Antes, nos casos de constrição de bens, a empresa recorria à Corte, por meio de conflito de competência, e os ministros invalidavam esses atos. Afirmavam que somente o juiz da recuperação judicial, na Justiça Estadual, poderia decidir sobre essas questões.
Essa discussão existe porque as dívidas fiscais não são tratadas na recuperação judicial. A cobrança é feita por meio de uma via própria – a execução fiscal. Ocorre que muitas das vezes há interferência do juízo universal. Isso é visto, por exemplo, nos casos em que a constrição pode prejudicar o plano de pagamento dos credores particulares ou pelo bem ser considerado essencial para o funcionamento da empresa.
A nova lei, no entanto, trouxe um regramento específico sobre isso. O parágrafo 7-B do artigo 6º permite o andamento das execuções fiscais durante o processo de recuperação e determina que o juiz da recuperação só poderá liberar bens e valores considerados essenciais ao funcionamento da empresa se indicar outros bens e valores em substituição.

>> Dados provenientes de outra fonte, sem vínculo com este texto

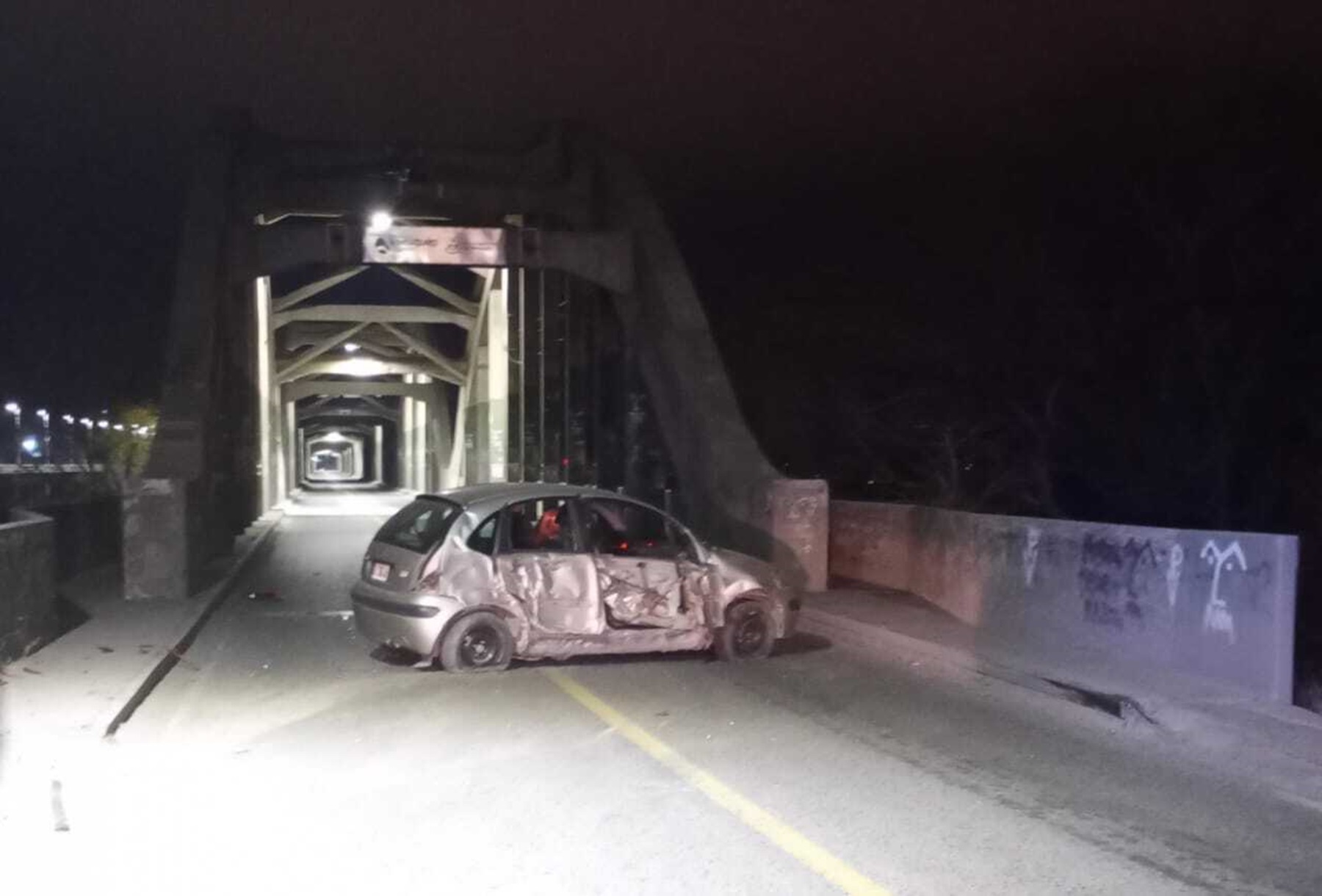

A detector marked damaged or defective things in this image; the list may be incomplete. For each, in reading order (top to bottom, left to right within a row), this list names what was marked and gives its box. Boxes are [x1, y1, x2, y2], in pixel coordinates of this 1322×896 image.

damaged silver hatchback car [351, 488, 798, 671]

Os ministros têm levado esse dispositivo em conta para, agora, validar os atos da Justiça Federal. O que se tem, por enquanto, são decisões proferidas de forma monocrática. Uma delas, entre as mais recentes, é do ministro Antonio Carlos Ferreira (CC 182740). Há decisões semelhantes proferidas pela ministra Isabel Gallotti (CC 181335) e também pelo ministro Marco Aurélio Bellizze (CC 181302).
“A jurisprudência está se inclinando para reconhecer que não há conflito antes da necessária cooperação judicial entre o juiz da execução e da recuperação judicial”, diz o procurador Marcelo Kosminsky, chefe do Núcleo de Acompanhamento Especial da Procuradoria-Geral da Fazenda Nacional (PGFN) no STJ.

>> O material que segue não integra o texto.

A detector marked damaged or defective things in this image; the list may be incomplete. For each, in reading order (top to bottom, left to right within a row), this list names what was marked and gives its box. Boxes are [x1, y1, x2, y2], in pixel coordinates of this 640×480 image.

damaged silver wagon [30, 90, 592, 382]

O procurador Filipe Aguiar, chefe de Defesa Nacional na 5ª Região, afirma que a Fazenda Nacional “busca a preservação da atividade empresarial viável e dos benefícios sociais dela decorrentes através do equacionamento do passivo, inclusive fiscal”.
Ele diz que “o risco de prosseguimento das execuções fiscais, se não houver negociação em curso, e no momento da homologação do plano de recuperação, com a exigência de regularidade fiscal, são relevantes incentivos para que se busque atingir esses objetivos, e inibem tentativas de fraude e de desvirtuação do instituto da recuperação judicial”.